Répondez brièvement à ces questions sur le texte fourni :
(a) Quel âge a Joseph Marius Didelot quand il est choisi comme témoin ?
(b) Par quel morceau l'orchestre ouvre-t-il le concert du 7 juillet 1865 au Grand Théâtre ?
(c) Combien de pupilles de la marine se tiennent immobiles sur le fronton de la corbeille ?

* [TEXTE FOURNI]:
——————————

Musicien, Joseph Marius Didelot, 40 ans, est choisi comme témoin lorsque l'épouse de Camille accouche d'un troisième enfant en mars 1864. Quel est l'emploi du temps d'un membre de la musique ? Il est plutôt chargé. La variété des morceaux donnés au public et leur complexité suppose des heures de répétitions. Le mardi 22 novembre de cette année-là,  Mainberte est sans doute à l'église de Notre-Dame-du-Mont-Carmel pour fêter sainte Cécile. Après une messe chantée par Lécureux, la Musique interprète trois morceaux religieux arrangés par Chic. On quête pour l'association des artistes musiciens de France.

Le 7 juillet 1865, l'orchestre ouvre un concert au Grand Théâtre avec La Folle des Grèves. En décembre, le jour de la Sainte-Eugénie, il accompagne un chœur d'enfant qui chante l'hymne des marins au profit des pupilles de la Royale. La musique est de l'abbé Liszt, les paroles du commissaire général Guichon de Grandpont. Le pape lui a même rajouté des strophes...

Le 24 août, la formation anime un bal réunissant toute la bonne société brestoise en l'honneur des officiers de l'escadre anglaise à bord de la Ville de Lyon, mouillée à l'entrée de la Penfeld : " Au centre, à la place des cheminées de la machine, on aperçoit une corbeille garnie de fleurs, élevée de plusieurs mètres, et dans laquelle était assis le corps de musique des équipages de la flotte, exécutant des quadrilles, des valses, des polkas, etc. Sur le fronton de la corbeille et dans un enfoncement soutenu par des colonnades, se tenaient immobiles, appuyés sur leurs fusils, quarante pupilles de la marine qui, d'heure en heure, se relevaient."

Mainberte fut aussi de l'inauguration de la ligne de chemin de fer où encore de la visite d'Abd El-Kader.

En novembre 1865, le couple Mainberte habite cette fois 20, rue de Bouillon et s'est rapproché de la Penfeld. Il lui vient un fils qui connaîtra une fin tragique, comme nous le verrons..

——————————

* [DONNÉES FOURNIES]:
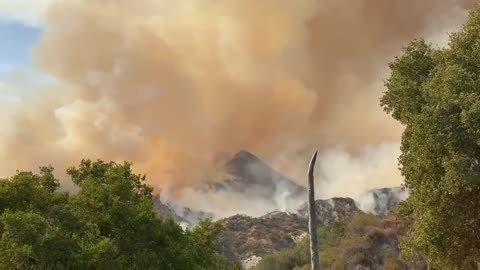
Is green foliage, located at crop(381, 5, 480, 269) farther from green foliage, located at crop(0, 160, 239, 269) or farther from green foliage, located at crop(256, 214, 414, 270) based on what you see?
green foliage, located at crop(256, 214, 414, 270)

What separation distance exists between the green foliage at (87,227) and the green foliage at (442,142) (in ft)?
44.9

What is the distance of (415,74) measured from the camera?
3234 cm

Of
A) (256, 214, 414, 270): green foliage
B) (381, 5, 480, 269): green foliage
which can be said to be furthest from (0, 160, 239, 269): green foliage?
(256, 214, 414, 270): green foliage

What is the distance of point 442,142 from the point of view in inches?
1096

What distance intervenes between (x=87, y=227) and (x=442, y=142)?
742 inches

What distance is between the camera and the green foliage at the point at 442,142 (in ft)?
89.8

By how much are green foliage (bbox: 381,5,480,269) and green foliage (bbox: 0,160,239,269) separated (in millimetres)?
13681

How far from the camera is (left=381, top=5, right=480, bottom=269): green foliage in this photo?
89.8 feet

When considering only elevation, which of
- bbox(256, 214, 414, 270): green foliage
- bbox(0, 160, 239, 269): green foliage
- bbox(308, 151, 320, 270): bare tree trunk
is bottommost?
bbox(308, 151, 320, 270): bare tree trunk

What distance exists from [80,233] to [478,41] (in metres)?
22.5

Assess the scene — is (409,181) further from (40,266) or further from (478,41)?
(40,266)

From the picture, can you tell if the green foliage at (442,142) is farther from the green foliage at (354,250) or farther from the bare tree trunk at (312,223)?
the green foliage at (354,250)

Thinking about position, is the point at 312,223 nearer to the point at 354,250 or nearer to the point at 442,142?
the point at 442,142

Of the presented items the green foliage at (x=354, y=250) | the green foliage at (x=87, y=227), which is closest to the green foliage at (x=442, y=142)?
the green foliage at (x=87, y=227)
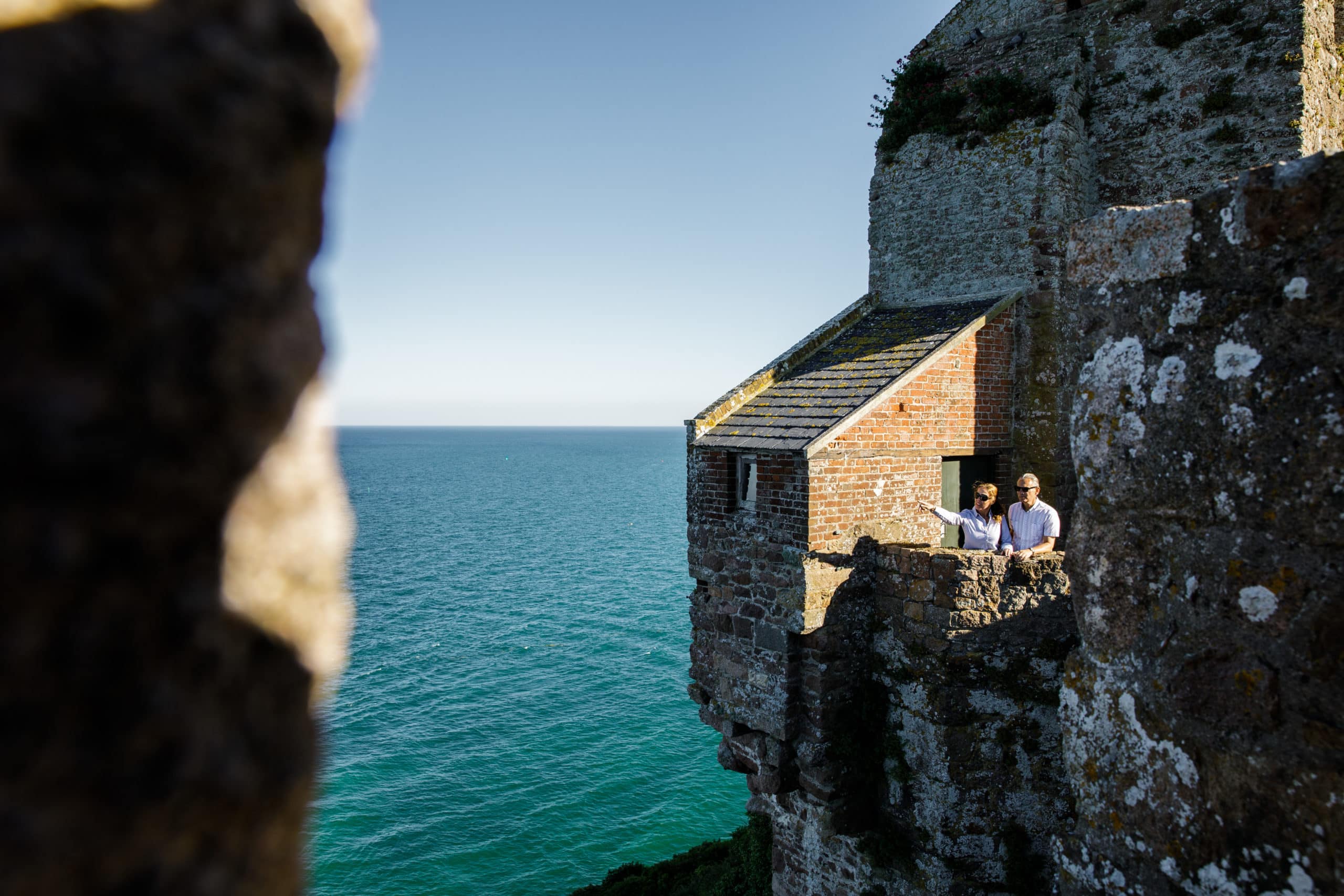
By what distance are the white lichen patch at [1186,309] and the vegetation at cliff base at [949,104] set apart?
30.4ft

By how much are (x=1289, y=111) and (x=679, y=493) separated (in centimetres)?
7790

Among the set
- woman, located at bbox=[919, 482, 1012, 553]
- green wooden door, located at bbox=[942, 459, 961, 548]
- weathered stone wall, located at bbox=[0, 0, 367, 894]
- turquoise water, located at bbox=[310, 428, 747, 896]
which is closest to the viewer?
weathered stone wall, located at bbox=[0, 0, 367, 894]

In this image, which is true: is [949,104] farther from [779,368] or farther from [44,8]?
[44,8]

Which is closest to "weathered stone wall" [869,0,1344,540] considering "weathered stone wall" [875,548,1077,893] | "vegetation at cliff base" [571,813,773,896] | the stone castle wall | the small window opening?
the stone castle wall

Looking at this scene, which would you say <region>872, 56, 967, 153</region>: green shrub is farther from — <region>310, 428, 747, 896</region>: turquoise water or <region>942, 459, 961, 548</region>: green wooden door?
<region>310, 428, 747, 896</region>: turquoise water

——————————

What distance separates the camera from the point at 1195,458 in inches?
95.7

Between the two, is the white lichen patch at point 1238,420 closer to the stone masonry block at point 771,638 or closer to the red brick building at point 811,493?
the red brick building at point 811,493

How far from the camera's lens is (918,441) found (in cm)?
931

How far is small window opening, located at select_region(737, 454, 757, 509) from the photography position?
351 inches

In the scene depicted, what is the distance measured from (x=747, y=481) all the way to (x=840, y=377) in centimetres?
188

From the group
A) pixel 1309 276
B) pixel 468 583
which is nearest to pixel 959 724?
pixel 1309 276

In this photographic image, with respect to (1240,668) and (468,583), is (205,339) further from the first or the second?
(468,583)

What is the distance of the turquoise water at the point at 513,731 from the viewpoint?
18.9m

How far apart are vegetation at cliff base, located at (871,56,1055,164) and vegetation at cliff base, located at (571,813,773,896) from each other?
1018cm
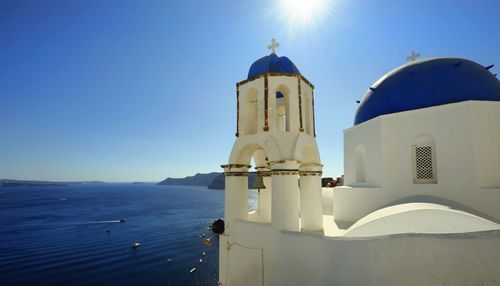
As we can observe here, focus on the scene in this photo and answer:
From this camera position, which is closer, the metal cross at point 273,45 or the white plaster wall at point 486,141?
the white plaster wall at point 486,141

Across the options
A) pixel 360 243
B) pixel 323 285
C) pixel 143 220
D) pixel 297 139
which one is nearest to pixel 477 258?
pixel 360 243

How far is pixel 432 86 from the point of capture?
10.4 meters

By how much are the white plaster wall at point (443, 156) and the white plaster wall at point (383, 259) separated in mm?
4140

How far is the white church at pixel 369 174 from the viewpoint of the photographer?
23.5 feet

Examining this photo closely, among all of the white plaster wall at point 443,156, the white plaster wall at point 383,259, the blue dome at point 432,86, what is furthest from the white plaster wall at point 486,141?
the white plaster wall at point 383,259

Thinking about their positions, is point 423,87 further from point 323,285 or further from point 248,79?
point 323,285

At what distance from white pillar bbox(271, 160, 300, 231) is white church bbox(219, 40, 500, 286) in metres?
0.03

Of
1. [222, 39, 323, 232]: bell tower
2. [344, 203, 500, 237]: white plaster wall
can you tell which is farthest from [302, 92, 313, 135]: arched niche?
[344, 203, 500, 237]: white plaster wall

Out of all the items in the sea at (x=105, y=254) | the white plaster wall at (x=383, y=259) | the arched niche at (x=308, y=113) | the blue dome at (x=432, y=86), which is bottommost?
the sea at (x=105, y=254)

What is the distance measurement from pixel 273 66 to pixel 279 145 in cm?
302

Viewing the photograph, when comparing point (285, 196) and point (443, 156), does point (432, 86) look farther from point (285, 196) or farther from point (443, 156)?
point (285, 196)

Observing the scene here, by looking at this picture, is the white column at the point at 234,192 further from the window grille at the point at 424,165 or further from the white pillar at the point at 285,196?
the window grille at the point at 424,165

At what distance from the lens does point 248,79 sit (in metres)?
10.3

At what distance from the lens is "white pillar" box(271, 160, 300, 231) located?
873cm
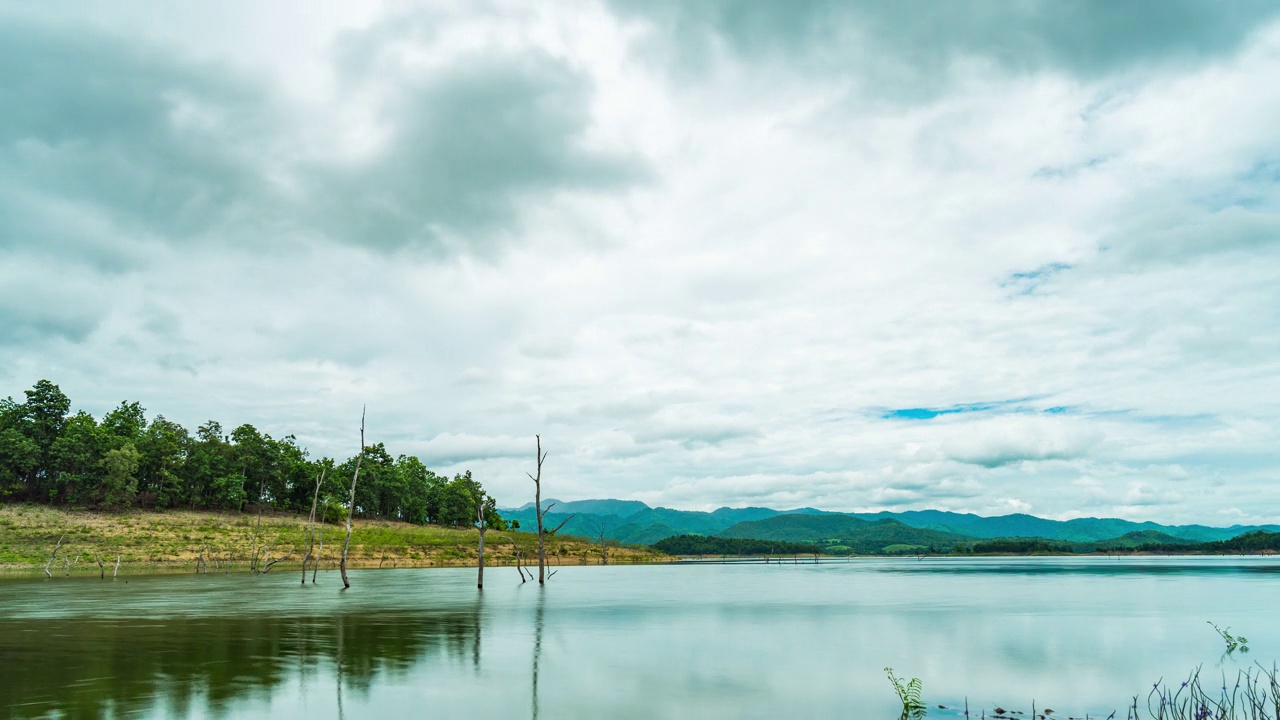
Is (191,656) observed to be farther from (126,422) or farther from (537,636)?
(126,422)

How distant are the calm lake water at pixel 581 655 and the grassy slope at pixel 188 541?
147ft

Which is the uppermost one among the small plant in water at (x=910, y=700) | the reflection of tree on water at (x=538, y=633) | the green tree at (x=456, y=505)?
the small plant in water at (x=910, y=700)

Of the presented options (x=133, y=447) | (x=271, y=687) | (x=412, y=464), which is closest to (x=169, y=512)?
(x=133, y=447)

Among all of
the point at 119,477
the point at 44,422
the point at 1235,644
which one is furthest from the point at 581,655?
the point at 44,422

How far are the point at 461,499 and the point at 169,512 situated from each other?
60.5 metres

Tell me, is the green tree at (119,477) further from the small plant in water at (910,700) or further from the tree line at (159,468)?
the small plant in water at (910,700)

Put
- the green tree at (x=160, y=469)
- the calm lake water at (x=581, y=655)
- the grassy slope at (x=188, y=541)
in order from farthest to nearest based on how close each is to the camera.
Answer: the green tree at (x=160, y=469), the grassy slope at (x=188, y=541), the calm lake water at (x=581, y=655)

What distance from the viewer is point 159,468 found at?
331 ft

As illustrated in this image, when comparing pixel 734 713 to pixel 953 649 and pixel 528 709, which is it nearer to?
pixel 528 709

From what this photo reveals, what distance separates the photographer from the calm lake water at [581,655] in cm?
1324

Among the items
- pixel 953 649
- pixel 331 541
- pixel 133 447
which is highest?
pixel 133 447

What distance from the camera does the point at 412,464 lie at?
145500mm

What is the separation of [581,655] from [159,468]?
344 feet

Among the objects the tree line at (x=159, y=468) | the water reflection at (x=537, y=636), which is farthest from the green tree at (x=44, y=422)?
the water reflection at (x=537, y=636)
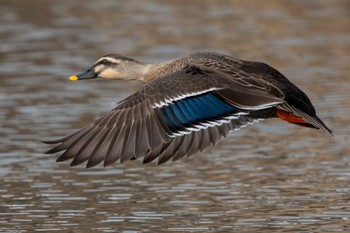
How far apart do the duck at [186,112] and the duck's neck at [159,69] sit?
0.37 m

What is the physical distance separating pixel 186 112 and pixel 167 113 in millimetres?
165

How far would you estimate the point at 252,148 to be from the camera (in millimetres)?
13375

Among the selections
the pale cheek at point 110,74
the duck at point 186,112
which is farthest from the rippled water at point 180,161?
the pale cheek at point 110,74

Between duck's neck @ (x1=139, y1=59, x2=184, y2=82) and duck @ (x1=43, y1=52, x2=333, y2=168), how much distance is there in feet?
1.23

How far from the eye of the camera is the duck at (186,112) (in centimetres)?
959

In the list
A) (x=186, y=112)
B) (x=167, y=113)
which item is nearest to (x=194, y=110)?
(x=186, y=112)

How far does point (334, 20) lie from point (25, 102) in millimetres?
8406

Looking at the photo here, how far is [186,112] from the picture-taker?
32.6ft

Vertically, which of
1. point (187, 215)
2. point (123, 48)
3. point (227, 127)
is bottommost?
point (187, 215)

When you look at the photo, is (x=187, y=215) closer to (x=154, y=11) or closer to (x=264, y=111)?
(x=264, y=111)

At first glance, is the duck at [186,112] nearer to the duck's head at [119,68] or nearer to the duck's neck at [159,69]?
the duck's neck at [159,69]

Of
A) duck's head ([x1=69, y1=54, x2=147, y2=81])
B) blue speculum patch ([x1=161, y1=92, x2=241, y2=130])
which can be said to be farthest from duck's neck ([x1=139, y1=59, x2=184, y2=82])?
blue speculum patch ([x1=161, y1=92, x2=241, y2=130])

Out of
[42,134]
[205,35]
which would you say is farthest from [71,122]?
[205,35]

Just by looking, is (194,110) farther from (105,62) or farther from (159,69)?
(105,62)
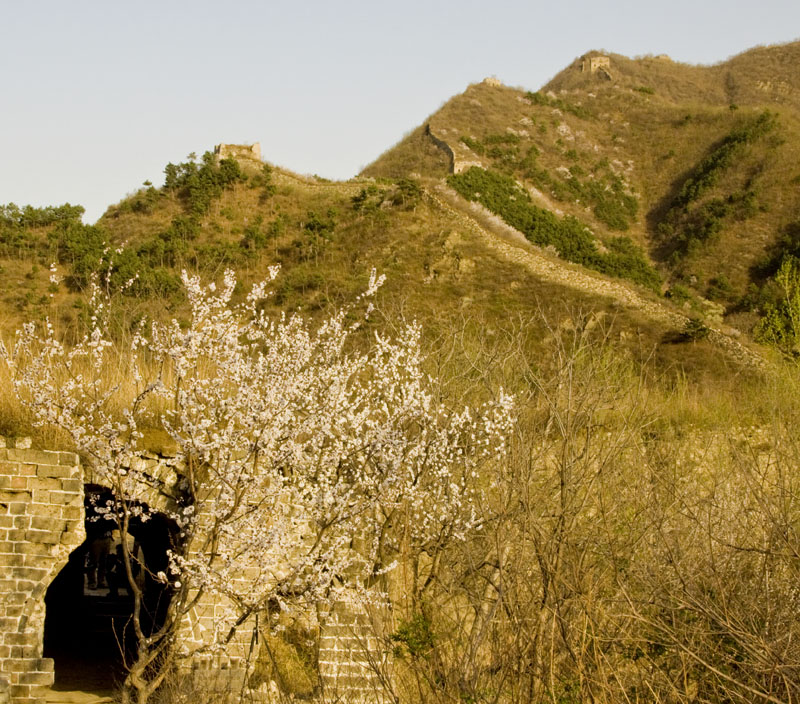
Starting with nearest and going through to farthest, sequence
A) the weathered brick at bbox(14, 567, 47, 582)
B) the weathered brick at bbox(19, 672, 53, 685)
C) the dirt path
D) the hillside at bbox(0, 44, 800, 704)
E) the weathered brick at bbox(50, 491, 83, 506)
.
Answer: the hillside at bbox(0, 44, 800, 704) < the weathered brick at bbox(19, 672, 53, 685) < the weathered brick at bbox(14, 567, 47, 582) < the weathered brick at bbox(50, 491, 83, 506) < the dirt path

——————————

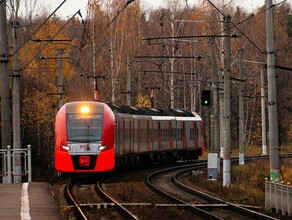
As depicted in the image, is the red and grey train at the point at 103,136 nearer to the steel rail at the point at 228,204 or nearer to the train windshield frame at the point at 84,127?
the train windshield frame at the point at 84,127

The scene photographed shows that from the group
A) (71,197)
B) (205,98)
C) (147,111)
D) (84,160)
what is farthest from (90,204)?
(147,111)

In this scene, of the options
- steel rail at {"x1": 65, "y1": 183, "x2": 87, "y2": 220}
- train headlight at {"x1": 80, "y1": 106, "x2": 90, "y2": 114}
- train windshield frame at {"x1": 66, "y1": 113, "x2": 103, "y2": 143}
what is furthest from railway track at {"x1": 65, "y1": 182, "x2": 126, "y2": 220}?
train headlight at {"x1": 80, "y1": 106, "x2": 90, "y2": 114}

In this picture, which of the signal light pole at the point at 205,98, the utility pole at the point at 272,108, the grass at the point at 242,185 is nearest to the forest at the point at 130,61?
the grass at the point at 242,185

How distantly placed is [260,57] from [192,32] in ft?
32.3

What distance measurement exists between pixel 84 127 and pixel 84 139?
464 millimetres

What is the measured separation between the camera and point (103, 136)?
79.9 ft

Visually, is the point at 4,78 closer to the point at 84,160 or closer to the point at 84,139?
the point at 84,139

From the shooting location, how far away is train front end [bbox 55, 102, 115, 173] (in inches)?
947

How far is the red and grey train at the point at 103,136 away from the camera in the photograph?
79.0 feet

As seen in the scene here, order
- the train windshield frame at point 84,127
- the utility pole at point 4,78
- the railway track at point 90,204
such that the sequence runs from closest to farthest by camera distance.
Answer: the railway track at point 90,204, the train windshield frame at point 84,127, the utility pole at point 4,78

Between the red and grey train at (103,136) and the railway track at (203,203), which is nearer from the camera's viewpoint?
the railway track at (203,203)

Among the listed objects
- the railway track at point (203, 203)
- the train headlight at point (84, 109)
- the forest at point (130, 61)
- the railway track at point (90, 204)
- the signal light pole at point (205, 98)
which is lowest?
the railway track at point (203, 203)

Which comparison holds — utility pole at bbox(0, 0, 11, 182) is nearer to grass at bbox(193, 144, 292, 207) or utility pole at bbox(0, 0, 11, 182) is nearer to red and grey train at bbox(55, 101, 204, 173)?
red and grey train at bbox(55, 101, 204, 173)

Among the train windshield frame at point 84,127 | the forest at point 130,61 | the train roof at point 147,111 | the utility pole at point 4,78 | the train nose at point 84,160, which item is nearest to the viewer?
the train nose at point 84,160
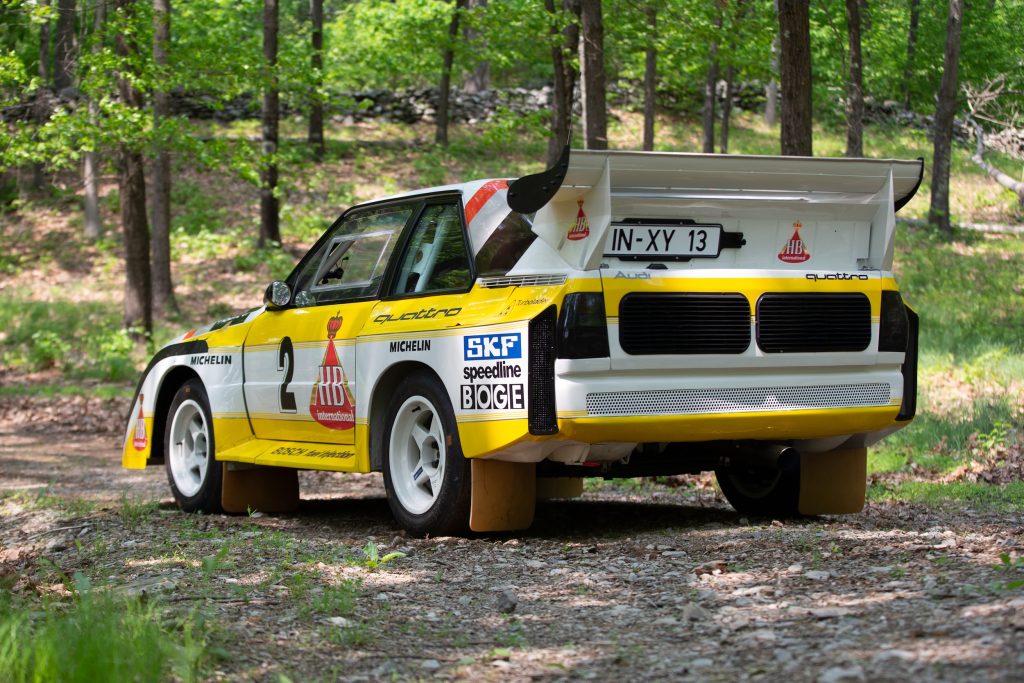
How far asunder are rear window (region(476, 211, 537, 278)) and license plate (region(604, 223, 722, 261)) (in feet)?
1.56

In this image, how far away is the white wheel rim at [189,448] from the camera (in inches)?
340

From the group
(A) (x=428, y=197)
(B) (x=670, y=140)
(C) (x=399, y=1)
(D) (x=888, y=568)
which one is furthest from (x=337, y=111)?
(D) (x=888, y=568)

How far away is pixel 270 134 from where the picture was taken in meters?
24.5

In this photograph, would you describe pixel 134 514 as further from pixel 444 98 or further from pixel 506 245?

——————————

* [RÉPONSE]:
(a) 40 ans
(b) La Folle des Grèves
(c) Quarante